Alexander M. Capron is a University Professor; the Scott H. Bice Chair in Healthcare Law, Policy and Ethics; and Co-Director of the Pacific Center for Health Policy and Ethics at the University of Southern California
Note from Hank Greely – this was originally made as a comment to the first post on this topic, “When Is Bone Marrow Not an Organ Under the National Organ Transplant Act .” The comment was substantive, useful, and long. It prompted me to write a response and to seek, and obtain, Professor Capron’s permission to move his comment to a full-blown post.
This, as one expects from you Hank, a clear description and analysis of the case. But I was puzzled by your approval for the decision. The focus of NOTA was not only the form that an organ takes or the manner in which it is obtained for transplantation. Rather, NOTA was written to prevent the development of a market in organs for transplantation based on three propositions: that having a market will not increase and in fact may decrease the availability of organs for transplantation, that paying people to part with their organs for money (or other “valuable consideration”) will result in the poorest and most vulnerable people becoming the organ bank for those who can afford transplants, and that payments for body parts amounts to turning human beings into market commodities. The manner in which an organ exists in the body (whether all in one place or distributed) and the manner in which it is removed from the body were certainly not central to NOTA’s rationale or objectives. Therefore, the development of apheresis as a means of harvesting peripheral blood stem cells as an alternative to aspiration is simply another means of obtaining a portion of the bone marrow which is a change no more relevant than the many other developments in organ transplantation in the past 27 years.

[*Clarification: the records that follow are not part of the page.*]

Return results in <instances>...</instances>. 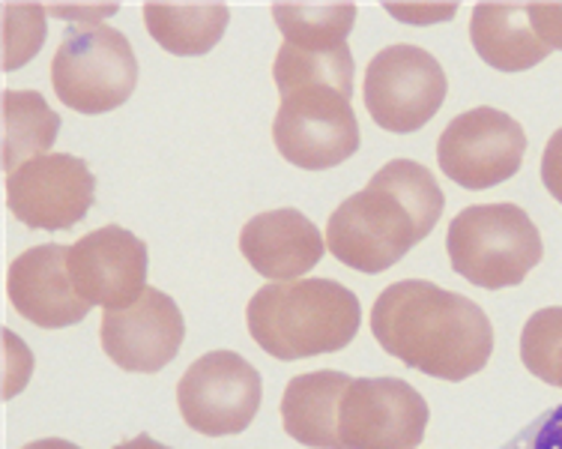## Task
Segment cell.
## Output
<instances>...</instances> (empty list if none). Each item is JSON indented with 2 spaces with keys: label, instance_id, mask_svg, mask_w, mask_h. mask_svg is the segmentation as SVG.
<instances>
[{
  "label": "cell",
  "instance_id": "5bb4252c",
  "mask_svg": "<svg viewBox=\"0 0 562 449\" xmlns=\"http://www.w3.org/2000/svg\"><path fill=\"white\" fill-rule=\"evenodd\" d=\"M7 294L24 321L43 329L72 327L90 312L69 276V246L57 243L27 249L12 261Z\"/></svg>",
  "mask_w": 562,
  "mask_h": 449
},
{
  "label": "cell",
  "instance_id": "7402d4cb",
  "mask_svg": "<svg viewBox=\"0 0 562 449\" xmlns=\"http://www.w3.org/2000/svg\"><path fill=\"white\" fill-rule=\"evenodd\" d=\"M520 360L527 372L562 386V306L539 308L520 333Z\"/></svg>",
  "mask_w": 562,
  "mask_h": 449
},
{
  "label": "cell",
  "instance_id": "8fae6325",
  "mask_svg": "<svg viewBox=\"0 0 562 449\" xmlns=\"http://www.w3.org/2000/svg\"><path fill=\"white\" fill-rule=\"evenodd\" d=\"M97 198V177L85 159L69 154L36 156L7 175L12 216L40 231H66L85 220Z\"/></svg>",
  "mask_w": 562,
  "mask_h": 449
},
{
  "label": "cell",
  "instance_id": "4fadbf2b",
  "mask_svg": "<svg viewBox=\"0 0 562 449\" xmlns=\"http://www.w3.org/2000/svg\"><path fill=\"white\" fill-rule=\"evenodd\" d=\"M69 276L90 306H130L147 291V243L120 225L90 231L69 246Z\"/></svg>",
  "mask_w": 562,
  "mask_h": 449
},
{
  "label": "cell",
  "instance_id": "52a82bcc",
  "mask_svg": "<svg viewBox=\"0 0 562 449\" xmlns=\"http://www.w3.org/2000/svg\"><path fill=\"white\" fill-rule=\"evenodd\" d=\"M366 109L386 132H416L443 109L449 93L440 60L419 45H386L366 69Z\"/></svg>",
  "mask_w": 562,
  "mask_h": 449
},
{
  "label": "cell",
  "instance_id": "277c9868",
  "mask_svg": "<svg viewBox=\"0 0 562 449\" xmlns=\"http://www.w3.org/2000/svg\"><path fill=\"white\" fill-rule=\"evenodd\" d=\"M446 252L470 285L503 291L520 285L544 258L536 222L518 204H473L449 225Z\"/></svg>",
  "mask_w": 562,
  "mask_h": 449
},
{
  "label": "cell",
  "instance_id": "d4e9b609",
  "mask_svg": "<svg viewBox=\"0 0 562 449\" xmlns=\"http://www.w3.org/2000/svg\"><path fill=\"white\" fill-rule=\"evenodd\" d=\"M530 22L541 43L551 52H562V3H530Z\"/></svg>",
  "mask_w": 562,
  "mask_h": 449
},
{
  "label": "cell",
  "instance_id": "4316f807",
  "mask_svg": "<svg viewBox=\"0 0 562 449\" xmlns=\"http://www.w3.org/2000/svg\"><path fill=\"white\" fill-rule=\"evenodd\" d=\"M386 10L392 12V15H398V19H404L407 24H437L443 22V19H452L454 15V3H446V7H440V3H404V7H395V3H390Z\"/></svg>",
  "mask_w": 562,
  "mask_h": 449
},
{
  "label": "cell",
  "instance_id": "9c48e42d",
  "mask_svg": "<svg viewBox=\"0 0 562 449\" xmlns=\"http://www.w3.org/2000/svg\"><path fill=\"white\" fill-rule=\"evenodd\" d=\"M524 154V126L491 105L458 114L437 142V162L443 175L470 192L506 183L520 171Z\"/></svg>",
  "mask_w": 562,
  "mask_h": 449
},
{
  "label": "cell",
  "instance_id": "9a60e30c",
  "mask_svg": "<svg viewBox=\"0 0 562 449\" xmlns=\"http://www.w3.org/2000/svg\"><path fill=\"white\" fill-rule=\"evenodd\" d=\"M239 252L263 279L293 282L324 258V234L300 210H270L243 225Z\"/></svg>",
  "mask_w": 562,
  "mask_h": 449
},
{
  "label": "cell",
  "instance_id": "f1b7e54d",
  "mask_svg": "<svg viewBox=\"0 0 562 449\" xmlns=\"http://www.w3.org/2000/svg\"><path fill=\"white\" fill-rule=\"evenodd\" d=\"M22 449H81L76 444H69V440H60V438H43V440H33L27 447Z\"/></svg>",
  "mask_w": 562,
  "mask_h": 449
},
{
  "label": "cell",
  "instance_id": "5b68a950",
  "mask_svg": "<svg viewBox=\"0 0 562 449\" xmlns=\"http://www.w3.org/2000/svg\"><path fill=\"white\" fill-rule=\"evenodd\" d=\"M272 142L303 171L336 168L359 150V123L350 105L353 88L336 81H296L279 88Z\"/></svg>",
  "mask_w": 562,
  "mask_h": 449
},
{
  "label": "cell",
  "instance_id": "ba28073f",
  "mask_svg": "<svg viewBox=\"0 0 562 449\" xmlns=\"http://www.w3.org/2000/svg\"><path fill=\"white\" fill-rule=\"evenodd\" d=\"M258 369L234 351H210L198 357L177 384V405L186 426L206 438L239 435L258 417Z\"/></svg>",
  "mask_w": 562,
  "mask_h": 449
},
{
  "label": "cell",
  "instance_id": "83f0119b",
  "mask_svg": "<svg viewBox=\"0 0 562 449\" xmlns=\"http://www.w3.org/2000/svg\"><path fill=\"white\" fill-rule=\"evenodd\" d=\"M114 449H171V447H165V444H159V440H153L150 435H138V438L123 440V444H117Z\"/></svg>",
  "mask_w": 562,
  "mask_h": 449
},
{
  "label": "cell",
  "instance_id": "6da1fadb",
  "mask_svg": "<svg viewBox=\"0 0 562 449\" xmlns=\"http://www.w3.org/2000/svg\"><path fill=\"white\" fill-rule=\"evenodd\" d=\"M371 333L386 353L440 381H467L494 353L485 308L425 279L395 282L374 300Z\"/></svg>",
  "mask_w": 562,
  "mask_h": 449
},
{
  "label": "cell",
  "instance_id": "44dd1931",
  "mask_svg": "<svg viewBox=\"0 0 562 449\" xmlns=\"http://www.w3.org/2000/svg\"><path fill=\"white\" fill-rule=\"evenodd\" d=\"M276 88H288L293 81H338L353 88V55L350 45L336 48H300L284 43L272 64Z\"/></svg>",
  "mask_w": 562,
  "mask_h": 449
},
{
  "label": "cell",
  "instance_id": "cb8c5ba5",
  "mask_svg": "<svg viewBox=\"0 0 562 449\" xmlns=\"http://www.w3.org/2000/svg\"><path fill=\"white\" fill-rule=\"evenodd\" d=\"M499 449H562V405L539 414Z\"/></svg>",
  "mask_w": 562,
  "mask_h": 449
},
{
  "label": "cell",
  "instance_id": "30bf717a",
  "mask_svg": "<svg viewBox=\"0 0 562 449\" xmlns=\"http://www.w3.org/2000/svg\"><path fill=\"white\" fill-rule=\"evenodd\" d=\"M425 428V399L398 378H353L338 411L345 449H416Z\"/></svg>",
  "mask_w": 562,
  "mask_h": 449
},
{
  "label": "cell",
  "instance_id": "8992f818",
  "mask_svg": "<svg viewBox=\"0 0 562 449\" xmlns=\"http://www.w3.org/2000/svg\"><path fill=\"white\" fill-rule=\"evenodd\" d=\"M52 85L66 109L105 114L135 93L138 60L130 40L109 24H72L52 60Z\"/></svg>",
  "mask_w": 562,
  "mask_h": 449
},
{
  "label": "cell",
  "instance_id": "7c38bea8",
  "mask_svg": "<svg viewBox=\"0 0 562 449\" xmlns=\"http://www.w3.org/2000/svg\"><path fill=\"white\" fill-rule=\"evenodd\" d=\"M99 336L114 366L153 374L177 357L186 339V321L171 296L147 288L130 306L105 308Z\"/></svg>",
  "mask_w": 562,
  "mask_h": 449
},
{
  "label": "cell",
  "instance_id": "ffe728a7",
  "mask_svg": "<svg viewBox=\"0 0 562 449\" xmlns=\"http://www.w3.org/2000/svg\"><path fill=\"white\" fill-rule=\"evenodd\" d=\"M272 19L279 24L284 43L300 48H336L345 45L357 7L353 3H276Z\"/></svg>",
  "mask_w": 562,
  "mask_h": 449
},
{
  "label": "cell",
  "instance_id": "2e32d148",
  "mask_svg": "<svg viewBox=\"0 0 562 449\" xmlns=\"http://www.w3.org/2000/svg\"><path fill=\"white\" fill-rule=\"evenodd\" d=\"M350 374L305 372L291 378L281 395V423L296 444L312 449H345L338 438V411L345 402Z\"/></svg>",
  "mask_w": 562,
  "mask_h": 449
},
{
  "label": "cell",
  "instance_id": "484cf974",
  "mask_svg": "<svg viewBox=\"0 0 562 449\" xmlns=\"http://www.w3.org/2000/svg\"><path fill=\"white\" fill-rule=\"evenodd\" d=\"M541 183L562 204V130L551 135V142L541 156Z\"/></svg>",
  "mask_w": 562,
  "mask_h": 449
},
{
  "label": "cell",
  "instance_id": "d6986e66",
  "mask_svg": "<svg viewBox=\"0 0 562 449\" xmlns=\"http://www.w3.org/2000/svg\"><path fill=\"white\" fill-rule=\"evenodd\" d=\"M60 132V117L36 90H3V168H15L36 156H48Z\"/></svg>",
  "mask_w": 562,
  "mask_h": 449
},
{
  "label": "cell",
  "instance_id": "ac0fdd59",
  "mask_svg": "<svg viewBox=\"0 0 562 449\" xmlns=\"http://www.w3.org/2000/svg\"><path fill=\"white\" fill-rule=\"evenodd\" d=\"M231 12L225 3H144V24L156 45L180 57L213 52Z\"/></svg>",
  "mask_w": 562,
  "mask_h": 449
},
{
  "label": "cell",
  "instance_id": "3957f363",
  "mask_svg": "<svg viewBox=\"0 0 562 449\" xmlns=\"http://www.w3.org/2000/svg\"><path fill=\"white\" fill-rule=\"evenodd\" d=\"M359 321L357 294L333 279L272 282L246 306L251 339L284 362L341 351L357 336Z\"/></svg>",
  "mask_w": 562,
  "mask_h": 449
},
{
  "label": "cell",
  "instance_id": "e0dca14e",
  "mask_svg": "<svg viewBox=\"0 0 562 449\" xmlns=\"http://www.w3.org/2000/svg\"><path fill=\"white\" fill-rule=\"evenodd\" d=\"M470 40L476 55L499 72H524L551 55L532 27L530 3H479Z\"/></svg>",
  "mask_w": 562,
  "mask_h": 449
},
{
  "label": "cell",
  "instance_id": "603a6c76",
  "mask_svg": "<svg viewBox=\"0 0 562 449\" xmlns=\"http://www.w3.org/2000/svg\"><path fill=\"white\" fill-rule=\"evenodd\" d=\"M45 40V12L36 3L3 7V69L12 72L31 60Z\"/></svg>",
  "mask_w": 562,
  "mask_h": 449
},
{
  "label": "cell",
  "instance_id": "7a4b0ae2",
  "mask_svg": "<svg viewBox=\"0 0 562 449\" xmlns=\"http://www.w3.org/2000/svg\"><path fill=\"white\" fill-rule=\"evenodd\" d=\"M446 195L413 159H392L326 222V249L359 273H383L434 231Z\"/></svg>",
  "mask_w": 562,
  "mask_h": 449
}]
</instances>
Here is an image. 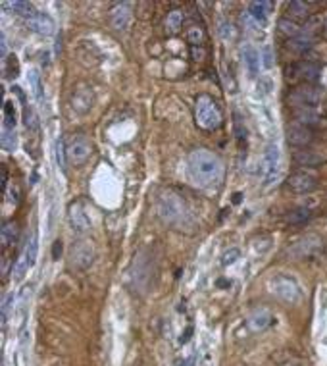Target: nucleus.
Returning a JSON list of instances; mask_svg holds the SVG:
<instances>
[{
	"mask_svg": "<svg viewBox=\"0 0 327 366\" xmlns=\"http://www.w3.org/2000/svg\"><path fill=\"white\" fill-rule=\"evenodd\" d=\"M189 172L198 185H215L224 177V164L210 150L197 148L189 154Z\"/></svg>",
	"mask_w": 327,
	"mask_h": 366,
	"instance_id": "nucleus-1",
	"label": "nucleus"
},
{
	"mask_svg": "<svg viewBox=\"0 0 327 366\" xmlns=\"http://www.w3.org/2000/svg\"><path fill=\"white\" fill-rule=\"evenodd\" d=\"M195 120L204 131H214L222 125V110L210 95H200L195 102Z\"/></svg>",
	"mask_w": 327,
	"mask_h": 366,
	"instance_id": "nucleus-2",
	"label": "nucleus"
},
{
	"mask_svg": "<svg viewBox=\"0 0 327 366\" xmlns=\"http://www.w3.org/2000/svg\"><path fill=\"white\" fill-rule=\"evenodd\" d=\"M321 249H323L321 237L316 236V233H308V236L301 237L298 241H294V243L287 249V256H289V258H294V260H301V258H308V256L318 254Z\"/></svg>",
	"mask_w": 327,
	"mask_h": 366,
	"instance_id": "nucleus-3",
	"label": "nucleus"
},
{
	"mask_svg": "<svg viewBox=\"0 0 327 366\" xmlns=\"http://www.w3.org/2000/svg\"><path fill=\"white\" fill-rule=\"evenodd\" d=\"M271 291H274L276 297H279L283 303H287V305L298 303L302 297V291L301 287H298V283H296L293 278L283 276V274H277L276 278L271 279Z\"/></svg>",
	"mask_w": 327,
	"mask_h": 366,
	"instance_id": "nucleus-4",
	"label": "nucleus"
},
{
	"mask_svg": "<svg viewBox=\"0 0 327 366\" xmlns=\"http://www.w3.org/2000/svg\"><path fill=\"white\" fill-rule=\"evenodd\" d=\"M321 91L314 85H301V87H294L287 100L293 108H316L321 102Z\"/></svg>",
	"mask_w": 327,
	"mask_h": 366,
	"instance_id": "nucleus-5",
	"label": "nucleus"
},
{
	"mask_svg": "<svg viewBox=\"0 0 327 366\" xmlns=\"http://www.w3.org/2000/svg\"><path fill=\"white\" fill-rule=\"evenodd\" d=\"M66 152H68V162L79 166L91 158V154H93V143L85 135H73L68 141V145H66Z\"/></svg>",
	"mask_w": 327,
	"mask_h": 366,
	"instance_id": "nucleus-6",
	"label": "nucleus"
},
{
	"mask_svg": "<svg viewBox=\"0 0 327 366\" xmlns=\"http://www.w3.org/2000/svg\"><path fill=\"white\" fill-rule=\"evenodd\" d=\"M93 256H95V251H93V245L89 241H77L69 251V262L77 270L89 268L93 264Z\"/></svg>",
	"mask_w": 327,
	"mask_h": 366,
	"instance_id": "nucleus-7",
	"label": "nucleus"
},
{
	"mask_svg": "<svg viewBox=\"0 0 327 366\" xmlns=\"http://www.w3.org/2000/svg\"><path fill=\"white\" fill-rule=\"evenodd\" d=\"M314 141V131L312 127L301 125L296 122H291L287 125V143L294 148H306Z\"/></svg>",
	"mask_w": 327,
	"mask_h": 366,
	"instance_id": "nucleus-8",
	"label": "nucleus"
},
{
	"mask_svg": "<svg viewBox=\"0 0 327 366\" xmlns=\"http://www.w3.org/2000/svg\"><path fill=\"white\" fill-rule=\"evenodd\" d=\"M318 187L316 177L308 172H294L287 179V189L293 191L294 195H308Z\"/></svg>",
	"mask_w": 327,
	"mask_h": 366,
	"instance_id": "nucleus-9",
	"label": "nucleus"
},
{
	"mask_svg": "<svg viewBox=\"0 0 327 366\" xmlns=\"http://www.w3.org/2000/svg\"><path fill=\"white\" fill-rule=\"evenodd\" d=\"M277 172H279V148H277V145L269 143L266 147V152H264V168H262L264 185H271Z\"/></svg>",
	"mask_w": 327,
	"mask_h": 366,
	"instance_id": "nucleus-10",
	"label": "nucleus"
},
{
	"mask_svg": "<svg viewBox=\"0 0 327 366\" xmlns=\"http://www.w3.org/2000/svg\"><path fill=\"white\" fill-rule=\"evenodd\" d=\"M110 25L116 29V31H123L127 29L131 23V18H133V12H131V4L129 2H116L112 8H110Z\"/></svg>",
	"mask_w": 327,
	"mask_h": 366,
	"instance_id": "nucleus-11",
	"label": "nucleus"
},
{
	"mask_svg": "<svg viewBox=\"0 0 327 366\" xmlns=\"http://www.w3.org/2000/svg\"><path fill=\"white\" fill-rule=\"evenodd\" d=\"M271 324H274V314L269 312L266 306H256V308L247 316V326H249V330L252 331V333L266 331Z\"/></svg>",
	"mask_w": 327,
	"mask_h": 366,
	"instance_id": "nucleus-12",
	"label": "nucleus"
},
{
	"mask_svg": "<svg viewBox=\"0 0 327 366\" xmlns=\"http://www.w3.org/2000/svg\"><path fill=\"white\" fill-rule=\"evenodd\" d=\"M27 25L31 31L39 33V35H52L54 33V21L48 14L44 12H37L33 10V14L27 18Z\"/></svg>",
	"mask_w": 327,
	"mask_h": 366,
	"instance_id": "nucleus-13",
	"label": "nucleus"
},
{
	"mask_svg": "<svg viewBox=\"0 0 327 366\" xmlns=\"http://www.w3.org/2000/svg\"><path fill=\"white\" fill-rule=\"evenodd\" d=\"M289 71H293V77L301 79V81H306V83H314V81H318L319 73H321V68H319V64L308 60V62L294 64Z\"/></svg>",
	"mask_w": 327,
	"mask_h": 366,
	"instance_id": "nucleus-14",
	"label": "nucleus"
},
{
	"mask_svg": "<svg viewBox=\"0 0 327 366\" xmlns=\"http://www.w3.org/2000/svg\"><path fill=\"white\" fill-rule=\"evenodd\" d=\"M68 216H69V224H71L75 233H85V231L91 229V220L87 218V214L83 212V206H81L79 202L69 204Z\"/></svg>",
	"mask_w": 327,
	"mask_h": 366,
	"instance_id": "nucleus-15",
	"label": "nucleus"
},
{
	"mask_svg": "<svg viewBox=\"0 0 327 366\" xmlns=\"http://www.w3.org/2000/svg\"><path fill=\"white\" fill-rule=\"evenodd\" d=\"M293 162L296 166H304V168H312V166H318L323 162V156L318 154L316 150L312 148H298L293 152Z\"/></svg>",
	"mask_w": 327,
	"mask_h": 366,
	"instance_id": "nucleus-16",
	"label": "nucleus"
},
{
	"mask_svg": "<svg viewBox=\"0 0 327 366\" xmlns=\"http://www.w3.org/2000/svg\"><path fill=\"white\" fill-rule=\"evenodd\" d=\"M160 212H162V216L166 220H170L173 222L175 218H179L181 214V202L175 199V195H166L160 202Z\"/></svg>",
	"mask_w": 327,
	"mask_h": 366,
	"instance_id": "nucleus-17",
	"label": "nucleus"
},
{
	"mask_svg": "<svg viewBox=\"0 0 327 366\" xmlns=\"http://www.w3.org/2000/svg\"><path fill=\"white\" fill-rule=\"evenodd\" d=\"M242 62H244V66H247V71H249L250 77H256L260 71V54L258 50L254 48V46H250L247 44L244 48H242Z\"/></svg>",
	"mask_w": 327,
	"mask_h": 366,
	"instance_id": "nucleus-18",
	"label": "nucleus"
},
{
	"mask_svg": "<svg viewBox=\"0 0 327 366\" xmlns=\"http://www.w3.org/2000/svg\"><path fill=\"white\" fill-rule=\"evenodd\" d=\"M293 122L306 127H314L319 123V114L316 112V108H293Z\"/></svg>",
	"mask_w": 327,
	"mask_h": 366,
	"instance_id": "nucleus-19",
	"label": "nucleus"
},
{
	"mask_svg": "<svg viewBox=\"0 0 327 366\" xmlns=\"http://www.w3.org/2000/svg\"><path fill=\"white\" fill-rule=\"evenodd\" d=\"M183 10H170L168 16L164 19V27H166V33L168 35H175L181 31V25H183Z\"/></svg>",
	"mask_w": 327,
	"mask_h": 366,
	"instance_id": "nucleus-20",
	"label": "nucleus"
},
{
	"mask_svg": "<svg viewBox=\"0 0 327 366\" xmlns=\"http://www.w3.org/2000/svg\"><path fill=\"white\" fill-rule=\"evenodd\" d=\"M17 239V226L16 222H4L2 229H0V243H2V251H6L8 247L16 243Z\"/></svg>",
	"mask_w": 327,
	"mask_h": 366,
	"instance_id": "nucleus-21",
	"label": "nucleus"
},
{
	"mask_svg": "<svg viewBox=\"0 0 327 366\" xmlns=\"http://www.w3.org/2000/svg\"><path fill=\"white\" fill-rule=\"evenodd\" d=\"M271 2H250L249 4V12H250V16L256 19L258 23H266V19H267V14H269V10H271Z\"/></svg>",
	"mask_w": 327,
	"mask_h": 366,
	"instance_id": "nucleus-22",
	"label": "nucleus"
},
{
	"mask_svg": "<svg viewBox=\"0 0 327 366\" xmlns=\"http://www.w3.org/2000/svg\"><path fill=\"white\" fill-rule=\"evenodd\" d=\"M312 43H314V37L310 33H301L298 37L289 41V48H293L294 53H306L312 46Z\"/></svg>",
	"mask_w": 327,
	"mask_h": 366,
	"instance_id": "nucleus-23",
	"label": "nucleus"
},
{
	"mask_svg": "<svg viewBox=\"0 0 327 366\" xmlns=\"http://www.w3.org/2000/svg\"><path fill=\"white\" fill-rule=\"evenodd\" d=\"M310 216H312V210L306 208V206H301V208L289 212L285 220H287L289 224H293V226H301V224H306V222L310 220Z\"/></svg>",
	"mask_w": 327,
	"mask_h": 366,
	"instance_id": "nucleus-24",
	"label": "nucleus"
},
{
	"mask_svg": "<svg viewBox=\"0 0 327 366\" xmlns=\"http://www.w3.org/2000/svg\"><path fill=\"white\" fill-rule=\"evenodd\" d=\"M279 31L289 37V39H294V37H298L302 33V27L296 21H293V19L281 18L279 19Z\"/></svg>",
	"mask_w": 327,
	"mask_h": 366,
	"instance_id": "nucleus-25",
	"label": "nucleus"
},
{
	"mask_svg": "<svg viewBox=\"0 0 327 366\" xmlns=\"http://www.w3.org/2000/svg\"><path fill=\"white\" fill-rule=\"evenodd\" d=\"M287 10H289V14L294 16V18H308V16H310V4L301 2V0L289 2V4H287Z\"/></svg>",
	"mask_w": 327,
	"mask_h": 366,
	"instance_id": "nucleus-26",
	"label": "nucleus"
},
{
	"mask_svg": "<svg viewBox=\"0 0 327 366\" xmlns=\"http://www.w3.org/2000/svg\"><path fill=\"white\" fill-rule=\"evenodd\" d=\"M83 93H85V89H79L77 95H73V108L77 112H87L93 106V93L87 96H83Z\"/></svg>",
	"mask_w": 327,
	"mask_h": 366,
	"instance_id": "nucleus-27",
	"label": "nucleus"
},
{
	"mask_svg": "<svg viewBox=\"0 0 327 366\" xmlns=\"http://www.w3.org/2000/svg\"><path fill=\"white\" fill-rule=\"evenodd\" d=\"M37 253H39V237H37V231L31 233V239L27 241V247H25V258H27V264H29V268L35 264L37 260Z\"/></svg>",
	"mask_w": 327,
	"mask_h": 366,
	"instance_id": "nucleus-28",
	"label": "nucleus"
},
{
	"mask_svg": "<svg viewBox=\"0 0 327 366\" xmlns=\"http://www.w3.org/2000/svg\"><path fill=\"white\" fill-rule=\"evenodd\" d=\"M0 143H2V148H4V150H8V152L16 150V145H17L16 129H8V127H4V129H2Z\"/></svg>",
	"mask_w": 327,
	"mask_h": 366,
	"instance_id": "nucleus-29",
	"label": "nucleus"
},
{
	"mask_svg": "<svg viewBox=\"0 0 327 366\" xmlns=\"http://www.w3.org/2000/svg\"><path fill=\"white\" fill-rule=\"evenodd\" d=\"M27 81H29V85L33 89V95L35 98L39 100V102H43V85H41V77H39V73L35 70L29 71V75H27Z\"/></svg>",
	"mask_w": 327,
	"mask_h": 366,
	"instance_id": "nucleus-30",
	"label": "nucleus"
},
{
	"mask_svg": "<svg viewBox=\"0 0 327 366\" xmlns=\"http://www.w3.org/2000/svg\"><path fill=\"white\" fill-rule=\"evenodd\" d=\"M4 6L12 8L16 14H19V16H25V19L33 14V6H31L29 2H19V0H16V2H4Z\"/></svg>",
	"mask_w": 327,
	"mask_h": 366,
	"instance_id": "nucleus-31",
	"label": "nucleus"
},
{
	"mask_svg": "<svg viewBox=\"0 0 327 366\" xmlns=\"http://www.w3.org/2000/svg\"><path fill=\"white\" fill-rule=\"evenodd\" d=\"M56 162L60 166L62 172H66V164H68V152H66V143L64 139H58L56 141Z\"/></svg>",
	"mask_w": 327,
	"mask_h": 366,
	"instance_id": "nucleus-32",
	"label": "nucleus"
},
{
	"mask_svg": "<svg viewBox=\"0 0 327 366\" xmlns=\"http://www.w3.org/2000/svg\"><path fill=\"white\" fill-rule=\"evenodd\" d=\"M23 123L29 131H37L39 129V122H37V116L35 112L29 108V106H23Z\"/></svg>",
	"mask_w": 327,
	"mask_h": 366,
	"instance_id": "nucleus-33",
	"label": "nucleus"
},
{
	"mask_svg": "<svg viewBox=\"0 0 327 366\" xmlns=\"http://www.w3.org/2000/svg\"><path fill=\"white\" fill-rule=\"evenodd\" d=\"M4 127L8 129L16 127V112H14L12 102H4Z\"/></svg>",
	"mask_w": 327,
	"mask_h": 366,
	"instance_id": "nucleus-34",
	"label": "nucleus"
},
{
	"mask_svg": "<svg viewBox=\"0 0 327 366\" xmlns=\"http://www.w3.org/2000/svg\"><path fill=\"white\" fill-rule=\"evenodd\" d=\"M187 37H189V43L193 44V46H197V44L202 43L204 33H202V29H198V27H190L189 33H187Z\"/></svg>",
	"mask_w": 327,
	"mask_h": 366,
	"instance_id": "nucleus-35",
	"label": "nucleus"
},
{
	"mask_svg": "<svg viewBox=\"0 0 327 366\" xmlns=\"http://www.w3.org/2000/svg\"><path fill=\"white\" fill-rule=\"evenodd\" d=\"M14 293H8V295L4 297V303H2V324H6V320H8V312H10V306H12V303H14Z\"/></svg>",
	"mask_w": 327,
	"mask_h": 366,
	"instance_id": "nucleus-36",
	"label": "nucleus"
},
{
	"mask_svg": "<svg viewBox=\"0 0 327 366\" xmlns=\"http://www.w3.org/2000/svg\"><path fill=\"white\" fill-rule=\"evenodd\" d=\"M235 133H237V139H239V143L247 141V129H244V125H242L239 114H235Z\"/></svg>",
	"mask_w": 327,
	"mask_h": 366,
	"instance_id": "nucleus-37",
	"label": "nucleus"
},
{
	"mask_svg": "<svg viewBox=\"0 0 327 366\" xmlns=\"http://www.w3.org/2000/svg\"><path fill=\"white\" fill-rule=\"evenodd\" d=\"M239 254H241L239 253V249H231V251H227V253L222 256V264H224V266H229V264H233V262L239 258Z\"/></svg>",
	"mask_w": 327,
	"mask_h": 366,
	"instance_id": "nucleus-38",
	"label": "nucleus"
},
{
	"mask_svg": "<svg viewBox=\"0 0 327 366\" xmlns=\"http://www.w3.org/2000/svg\"><path fill=\"white\" fill-rule=\"evenodd\" d=\"M260 58H264V66H266V68H271V66H274V56H271V48H269V46H264Z\"/></svg>",
	"mask_w": 327,
	"mask_h": 366,
	"instance_id": "nucleus-39",
	"label": "nucleus"
},
{
	"mask_svg": "<svg viewBox=\"0 0 327 366\" xmlns=\"http://www.w3.org/2000/svg\"><path fill=\"white\" fill-rule=\"evenodd\" d=\"M60 254H62V241L58 239V241H54V245H52V258L58 260Z\"/></svg>",
	"mask_w": 327,
	"mask_h": 366,
	"instance_id": "nucleus-40",
	"label": "nucleus"
},
{
	"mask_svg": "<svg viewBox=\"0 0 327 366\" xmlns=\"http://www.w3.org/2000/svg\"><path fill=\"white\" fill-rule=\"evenodd\" d=\"M0 175H2V181H0V185H2V191H6V183H8V172H6V166H4V164L0 166Z\"/></svg>",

What is relevant is that bone marrow transplantation is a form of treatment where the risks of financially motivated “vendors” are actually greater than with other organs because the preparation of the recipient (through irradiation of the bone marrow) occurs much longer before the harvesting and transplantation of the bone marrow than is true with transplants of solid organs. The risk of a “hold up”–which always exists but is certainly much greater with a donor who motivation is money rather than concern about the life and well-being of the recipient–ought to give anyone pause.
At several points in your commentary you make reference to what might have led Congress “to criminalize bone marrow donation by aspiration.” The plaintiffs would like to create the sense that NOTA has to be struck down (at least–or for the moment–as to PBSC aspiration)in order for live-saving transplants to go forward. But that’s not the case, because Congress never did any such thing as to any transplant procedure. What it did was to criminalize payment for the organ, for the reasons I have already mentioned, and thousands of transplants occur every year despite NOTA. We certainly need more efforts to increase donation of all organs (especially from deceased donors, as to heart, liver and even kidney, but also from living donors, especially as to bone marrow). The HHS “Collaborative” produced a large up-tick in the rate of donation beginning a decade ago, and it needs to be reinvigorated, with new “best practices.” But all the existing arguments against developing a market in organs continue to exist and apply to bone marrow as much as any other organ for transplants. Some supporters of the plaintiffs in Flynn v. Holder are rejoicing precisely because they see it as the death knell for the NOTA payment-prohibition, which they will achieve by turning their present arguments on their head: if we can pay for something as innocuous as donating bone marrow through apheresis, then how can we leave donors of kidneys and liver lobes, who bear a much greater burden, with no compensation? And if the payment system does not have the effect of reducing the supply of bone marrow (or only has the effect of greatly increasing the cost of bone marrow for transplants while somewhat increasing the available supply), they will argue that NOTA is without a policy rationale–though the harm to the supply was only one, and probably the least important, of the rationales for the statute.
The 9th Circuit panel arrived at an unwise decision based on its fascination with a change in technology. I’m sorry to see you agree with the judges.